0000-0016: 5d 00 0d 00-0a 00 ].....
file name: good.json
0000-0008: 5b 22 74 65-73 74 22 5d ["test"]
Why was Windows adding extra bytes when I piped output to a file? So I tried creating another file using stdout, but this time I used the windows command prompt (cmd). I was previously using PowerShell to create bad.json. This time I didn't get extra bytes.
file name: cmd.json
0000-000b: 5b 22 74 65-73 74 22 5d-20 0d 0a ["test"] ...
So it looked like powershell was using a different character encoding than cmd and what I'm used to in Linux.
I found this StackOverflow post which said some versions of PowerShell use Unicode as the default encoding. I ran this command to find my poweshell version, and it said I was was using version 5.1.
$PSVersionTable.PSVersion
As an experiment, I ran this command to force PowerShell to use utf-8.
write-output '["test"]' | Out-File 'powershell-test.json' -encoding utf8
file name: powershell-test.json
0000-000d: ef bb bf 5b-22 74 65 73-74 22 5d 0d-0a ...["tes t"]..

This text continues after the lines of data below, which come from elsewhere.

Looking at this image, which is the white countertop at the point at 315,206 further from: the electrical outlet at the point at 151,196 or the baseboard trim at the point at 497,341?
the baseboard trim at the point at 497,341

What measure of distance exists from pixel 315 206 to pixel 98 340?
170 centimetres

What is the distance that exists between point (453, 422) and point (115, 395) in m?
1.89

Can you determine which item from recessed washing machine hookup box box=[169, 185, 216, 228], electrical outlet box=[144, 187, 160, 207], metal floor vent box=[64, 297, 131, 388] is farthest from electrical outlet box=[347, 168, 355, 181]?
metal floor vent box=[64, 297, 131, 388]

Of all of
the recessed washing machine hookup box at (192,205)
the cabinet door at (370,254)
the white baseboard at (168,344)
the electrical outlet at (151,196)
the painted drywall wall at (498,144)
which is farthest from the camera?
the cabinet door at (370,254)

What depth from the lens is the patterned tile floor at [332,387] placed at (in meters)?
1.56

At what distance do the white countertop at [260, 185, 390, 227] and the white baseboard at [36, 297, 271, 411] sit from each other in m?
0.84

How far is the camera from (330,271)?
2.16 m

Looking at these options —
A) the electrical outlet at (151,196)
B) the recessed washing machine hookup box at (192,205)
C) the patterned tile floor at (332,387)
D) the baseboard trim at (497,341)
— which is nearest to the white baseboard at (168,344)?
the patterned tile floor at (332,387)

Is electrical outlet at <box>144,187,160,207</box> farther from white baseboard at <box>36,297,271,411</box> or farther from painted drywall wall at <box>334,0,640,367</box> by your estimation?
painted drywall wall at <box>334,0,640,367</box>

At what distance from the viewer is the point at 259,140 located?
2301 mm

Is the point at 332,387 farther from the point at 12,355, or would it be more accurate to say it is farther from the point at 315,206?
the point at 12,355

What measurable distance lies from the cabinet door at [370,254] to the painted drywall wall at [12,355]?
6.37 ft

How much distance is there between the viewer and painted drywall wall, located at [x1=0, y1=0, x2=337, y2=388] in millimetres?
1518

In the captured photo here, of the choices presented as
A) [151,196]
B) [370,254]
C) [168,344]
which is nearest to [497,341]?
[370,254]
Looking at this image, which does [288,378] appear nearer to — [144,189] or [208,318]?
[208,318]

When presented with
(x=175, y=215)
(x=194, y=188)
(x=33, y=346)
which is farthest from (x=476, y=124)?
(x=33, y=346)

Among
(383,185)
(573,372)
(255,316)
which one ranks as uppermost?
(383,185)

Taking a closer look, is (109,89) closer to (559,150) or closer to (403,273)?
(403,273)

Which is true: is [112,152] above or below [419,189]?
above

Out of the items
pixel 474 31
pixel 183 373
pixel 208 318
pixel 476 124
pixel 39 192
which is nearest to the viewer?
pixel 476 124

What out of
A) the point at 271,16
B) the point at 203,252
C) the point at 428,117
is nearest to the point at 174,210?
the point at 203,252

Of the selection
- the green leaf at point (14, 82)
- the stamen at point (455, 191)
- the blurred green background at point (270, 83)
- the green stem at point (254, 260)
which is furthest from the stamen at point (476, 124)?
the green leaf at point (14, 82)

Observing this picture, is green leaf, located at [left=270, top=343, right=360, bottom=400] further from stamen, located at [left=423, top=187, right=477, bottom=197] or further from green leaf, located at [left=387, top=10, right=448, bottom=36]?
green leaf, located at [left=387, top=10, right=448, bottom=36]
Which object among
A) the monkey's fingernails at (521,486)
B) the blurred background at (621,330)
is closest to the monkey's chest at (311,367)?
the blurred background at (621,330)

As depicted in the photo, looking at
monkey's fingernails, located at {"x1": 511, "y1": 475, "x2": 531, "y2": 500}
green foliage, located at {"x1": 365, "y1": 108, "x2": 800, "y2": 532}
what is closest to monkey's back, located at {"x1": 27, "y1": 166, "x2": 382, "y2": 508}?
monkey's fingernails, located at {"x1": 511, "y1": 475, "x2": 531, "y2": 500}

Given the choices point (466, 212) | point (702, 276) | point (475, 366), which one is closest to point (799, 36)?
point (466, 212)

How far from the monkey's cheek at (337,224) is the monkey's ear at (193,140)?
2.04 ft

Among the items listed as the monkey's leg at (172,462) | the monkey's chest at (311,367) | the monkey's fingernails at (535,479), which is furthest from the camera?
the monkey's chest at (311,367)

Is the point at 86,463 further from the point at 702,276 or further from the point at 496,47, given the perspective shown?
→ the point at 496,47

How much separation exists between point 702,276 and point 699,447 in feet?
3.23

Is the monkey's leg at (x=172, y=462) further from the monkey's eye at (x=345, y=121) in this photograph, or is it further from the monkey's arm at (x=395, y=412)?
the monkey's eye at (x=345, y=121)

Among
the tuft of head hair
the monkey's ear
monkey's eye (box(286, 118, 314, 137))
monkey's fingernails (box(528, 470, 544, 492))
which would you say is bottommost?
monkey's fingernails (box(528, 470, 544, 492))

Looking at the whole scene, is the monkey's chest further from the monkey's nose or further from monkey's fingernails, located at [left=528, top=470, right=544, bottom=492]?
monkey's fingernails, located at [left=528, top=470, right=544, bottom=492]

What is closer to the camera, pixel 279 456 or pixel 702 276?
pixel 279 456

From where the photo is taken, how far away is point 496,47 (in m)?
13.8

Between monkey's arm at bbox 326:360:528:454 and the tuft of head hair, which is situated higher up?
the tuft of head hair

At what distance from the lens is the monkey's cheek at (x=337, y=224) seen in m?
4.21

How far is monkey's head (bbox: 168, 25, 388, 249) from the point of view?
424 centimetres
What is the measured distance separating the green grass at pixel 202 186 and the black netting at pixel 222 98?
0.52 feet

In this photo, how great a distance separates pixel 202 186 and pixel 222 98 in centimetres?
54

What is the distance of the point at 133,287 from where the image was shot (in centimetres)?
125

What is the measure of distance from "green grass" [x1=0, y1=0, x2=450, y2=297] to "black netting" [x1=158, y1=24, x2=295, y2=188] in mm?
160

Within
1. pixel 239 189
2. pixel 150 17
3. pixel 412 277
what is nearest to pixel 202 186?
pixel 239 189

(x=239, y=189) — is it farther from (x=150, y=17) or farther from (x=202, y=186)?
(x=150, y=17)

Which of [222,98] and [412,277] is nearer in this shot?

This was a little better, but it still had extra bytes at the front. I did some further investigation, and found this StackOverflow post which said PowerShell 5.1 creates UTF-8 files with a pseudo Byte Order Marker. It went on to say that the latest, cross platform PowerShell (PowerShell Core) no longer encodes UTF-8 with a BOM.
So I installed PowerShell 6.1.1 (the latest cross platform version) and tried to run my original command.
echo '["test"]' > buen.json
file name: buen.json
0000-000a: 5b 22 74 65-73 74 22 5d-0d 0a ["test"] ..
Much better! Now I wanted to switch the default terminal from the old windows PowerShell to the new PowerShell Core. Since I mainly use the terminal in Visual Studio Code, it was easy to change the default. I went into Visual Studio Code's options and and changed the 'terminal.integrated.shell.windows' option from the old PowerShell path to the new PowerShell path.